Dichiara Be a Bear: “La versione originale è un crescendo, mi fa viaggiare in altre dimensioni, in terre lontane, circondato da sensazioni positive e di salvezza. Grazie a Catharina (Badlands) tutto questo è amplificato, si sente molto il tocco femminile e il calore nordico! Ma non avevo dubbi, come può un orso non impazzire per una producer svedese?!? Mr. Dust potrebbe essere Dio che ci dice che il mondo è in pericolo. È pure un omaggio a Dardust, un artista che ho conosciuto e che stimo tantissimo. Siamo nel futuro, 2073”.

“Be a Bear e Il Piccio Records fanno parte della mia estesa rete italiana di divertenti e stimolanti musicisti e produttori creativi. Mr Dust mi porta un’atmosfera elettronica nostalgica che volevo far emergere ulteriormente nel remix con il ricorso a build-ups e drops con staccato ‘italo’, clap, filtri e un utilizzo massiccio di Juno 106. Poi masterizzato su nastro per rendere l’atmosfera vintage” aggiunge Badlands.

CREDITS BRANO
Musica: Be a Bear
Remix: Badlands (Svezia)
Mastering: Anthony Mariano
Cover: Taki (Brasile) https://www.instagram.com/takiisbranding

Dietro lo pseudonimo di Be a Bear si cela Filippo Zironi, artista bolognese nato e cresciuto per 15 anni nello ska-punk firmato Le Braghe Corte e che oggi ha un progetto tutto suo, strano, geniale nella sua semplicità. L’artista si presenta mascherato da orso, perché in ciascuno di noi c’è un animale e l’orso rappresenta quella parte aggressiva ma allo stesso tempo tanto dolce per far bene le cose in cui si crede.
Il suo “electro-bear-pop” è immediato, caratterizzato dai synth, dalle sonorità anni 80, ritmi tribali e cassa dritta. Una base elettronica che si miscela con la vecchia scuola del rock e i suoni della natura, in cui la voce non è melodia ma immagine, video e montaggio emozionale, dal messaggio chiaro e positivo.

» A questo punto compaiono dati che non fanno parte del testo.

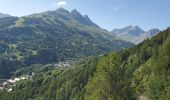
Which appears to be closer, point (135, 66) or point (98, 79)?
point (98, 79)

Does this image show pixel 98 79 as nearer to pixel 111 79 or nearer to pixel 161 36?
pixel 111 79

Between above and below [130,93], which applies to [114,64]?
above

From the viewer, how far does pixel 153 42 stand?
177 metres

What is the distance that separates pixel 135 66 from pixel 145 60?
21.2ft

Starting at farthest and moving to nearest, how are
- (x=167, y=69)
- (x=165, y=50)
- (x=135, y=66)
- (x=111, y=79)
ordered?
(x=135, y=66)
(x=165, y=50)
(x=167, y=69)
(x=111, y=79)

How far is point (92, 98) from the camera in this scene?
65.9 metres

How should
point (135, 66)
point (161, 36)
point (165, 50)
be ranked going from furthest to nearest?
point (161, 36)
point (135, 66)
point (165, 50)

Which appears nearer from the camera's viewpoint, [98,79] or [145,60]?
[98,79]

Senza dubbio, quello di Be a Bear è un progetto originale, sperimentale e molto curioso. Infatti, il producer bolognese utilizza l’iPhone per comporre, registrare, mixare e quindi produrre per intero la propria musica. Il cellulare inteso come vero e proprio studio di registrazione – oltre che come strumento musicale – che non disdegna anche l’utilizzo di strumenti a giocattolo – rigorosamente rubati a sua figlia Bianca – dell’inseparabile chitarra elettrica e di un chitarrino fatto a mano con una scatola di buon vino.
Nel marzo del 2021 Dj Mag Italia lo incorona come punto di riferimento della nuova ondata electro indie italiana.

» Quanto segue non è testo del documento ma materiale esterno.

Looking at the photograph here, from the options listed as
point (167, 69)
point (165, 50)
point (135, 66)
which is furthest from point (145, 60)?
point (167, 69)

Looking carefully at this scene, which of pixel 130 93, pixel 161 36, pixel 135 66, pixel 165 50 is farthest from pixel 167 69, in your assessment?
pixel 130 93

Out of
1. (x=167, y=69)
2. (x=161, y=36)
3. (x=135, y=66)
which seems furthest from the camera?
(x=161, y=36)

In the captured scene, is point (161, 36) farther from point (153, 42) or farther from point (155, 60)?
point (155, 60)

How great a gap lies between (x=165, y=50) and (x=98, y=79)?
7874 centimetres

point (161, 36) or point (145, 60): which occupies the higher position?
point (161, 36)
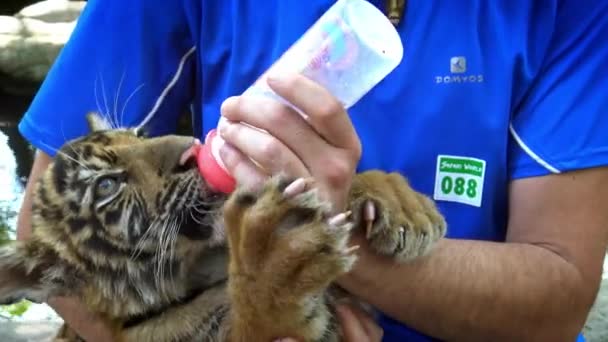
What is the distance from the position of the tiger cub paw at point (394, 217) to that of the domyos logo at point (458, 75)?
23 cm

Dietro Badlands c’è la produttrice, compositrice e sound designer svedese Catharina Jaunviksna, che realizza brani lussureggianti e seducenti radicati in synth analogici, chitarre grintose, ritmi da club e orchestrazione organica.
Jaunviksna è stata presto plasmata dal punk, dall’hardcore e da altre scene DIY, ma quando ha scoperto i synth e il campionamento da adolescente ha lentamente iniziato a costruire il suo “santuario” musicale, dove le trame sonore e gli stati d’animo sono diventati più importanti del normale songwriting. Un approccio che si nota ancora oggi.

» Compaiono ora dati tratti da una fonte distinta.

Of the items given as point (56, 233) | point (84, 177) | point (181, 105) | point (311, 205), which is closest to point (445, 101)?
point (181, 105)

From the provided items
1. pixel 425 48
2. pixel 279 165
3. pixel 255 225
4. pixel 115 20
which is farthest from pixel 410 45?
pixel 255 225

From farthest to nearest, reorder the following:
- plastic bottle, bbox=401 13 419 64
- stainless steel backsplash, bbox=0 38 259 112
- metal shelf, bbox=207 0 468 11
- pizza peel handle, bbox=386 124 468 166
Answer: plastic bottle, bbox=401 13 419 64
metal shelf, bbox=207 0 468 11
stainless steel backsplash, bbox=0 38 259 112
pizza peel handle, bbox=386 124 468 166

Dopo aver lavorato principalmente con colonne sonore per film, ha formato i Badlands nel 2012 per far crescere la sua pila crescente di sketch di canzoni e desideri musicali. Con l’EP di debutto Battles Within (2012), l’album acclamato dalla critica Locus è uscito nel 2016 ed è diventato un segno per il suo suono oscuro e distinto raccontato attraverso melodie calde e rassicuranti. Il 5 marzo 2021 ha pubblicato l’attesissimo album Djinn con la sua etichetta RITE che è stato accolto con grande entusiasmo
Jaunviksna è anche una musicista itinerante e ha una forte affinità con la vivida comunità elettronica di Dublino, in Irlanda, dove ha vissuto a intermittenza nel corso degli anni. È la fondatrice dell’etichetta discografica e della società di produzione RITE con sede a Malmö, con cui compone regolarmente musiche originali e sound design per film e teatro su commissione.